I was completely broken. I ran to the streets of Philadelphia to not have to subject my children to this thing I had unburied. The shame at the hands of others. I hated what I had learned. How could I ever be anything but this object of pain that others inflicted and took out on me? So I ran...I changed my name so I could not be found. I placed myself in a world of unknown and fear, facing demons I had no knowledge of. In the midst of trying so hard to erase who I was and not afraid to die in doing so, I placed myself in the most dangerous situations and thrived on it. Was beaten to the point of no recognition, shot and shot at, kidnapped by a serial killer and escaped. Witnessed overdoses of those I ran with, witnessed more than I can speak on for reasons I also can not speak of..



For obvious reasons, God knows. You see, God always had his hand on me. Attempts on my life were a daily experience. I know this is long, bear with me, there is no short story here. Let me do my best to wrap it up. God had a plan to use every hurt and pain to bring me where I am today, back where I tried to bury “Casey” so he could give you all a message of hope and a future as he gave to me.



God had angels on assignment in the streets, that chased me down to tell me it was time to go home. So I returned home and tried to put things back together, I was unable. I took things to a new low. I became a madam, and using other woman from the same background and all the while feeding my addiction. I still had not completely surrendered. I wanted my life, I didn’t know how to get it.

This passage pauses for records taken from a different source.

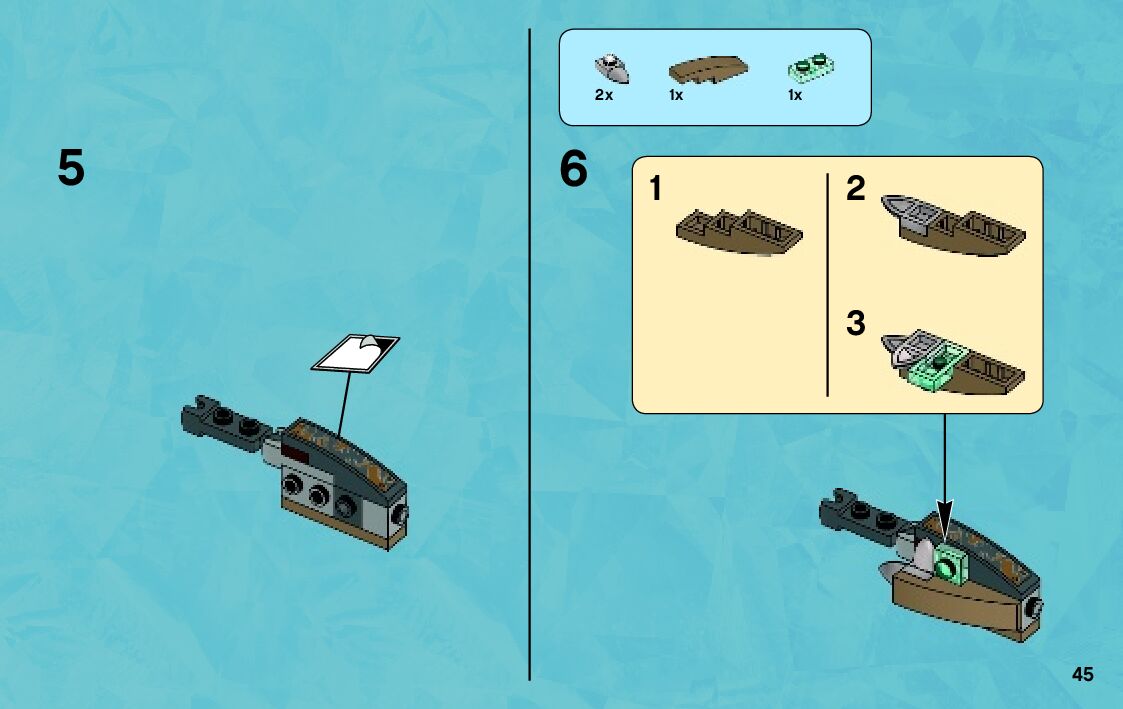 5

2x 1x 1x

6

1

2

3

45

A few more years of hurting until finally one day, I said,” God Nothing I have ever tried has filled this open void in my heart, the only thing I have not tried is YOU. I need you now. I had never felt more broken than at this point, To be living clean doing all I could to be who and what I was supposed to be to live up to others expectation to be accepted and loved , to only yet again , be abandoned and rejected by everyone who I “thought” was suppose to love me and I’m all alone. Use me God. I am ready to serve you “ .



Immediately God showed himself to me...things began to happen. He started bringing meaning to my life and showing me how to Love who he created through being alone with HIM now, and not alone with myself. I was amazed at how he taught me to love who I am and value time alone with him. He had a plan and a purpose. He only needed for me to completely surrender.



My Life is so full of joy, love and happiness now. I have a hope and a future, one that no longer harms me, rather prospers. I am here telling you that he wish none of us shall perish. He has a plan for each of us. I dreamed every hurt and pain I endured, God would use, and that is happening. I am serving the Lord and living my dream he placed in me before he placed me in my mother’s womb.



Much is missing from this testimony because I’m not writing a book and that is what it would take. To all my sisters who have suffered what I have. A fact that a mass majority of us who have been sexually molested turn to drugs and prostitution.... Know that God loves you. He wants to heal you from the inside, out. What happened to you was not from God, but from the hands of the enemy who set out to destroy you, but has FAILED. You are here, you are valuable, and God LOVES YOU. Only HE can heal the heart he created. I have forgiven everyone who hurt me, I ask forgiveness for all those I hurt and I have learned to also forgive myself. I have been tried, tested anointed, appointed and approved by GOD . Only he can transform you and renew your mind, life, and heart. Teaching you a NEW way.



Love Always,



your sister in Christ, Casey Stevens



2 Corinthians 5:17 Therefore if any man be in Christ, he is a new creature: old things are passed away; behold, all things are become new.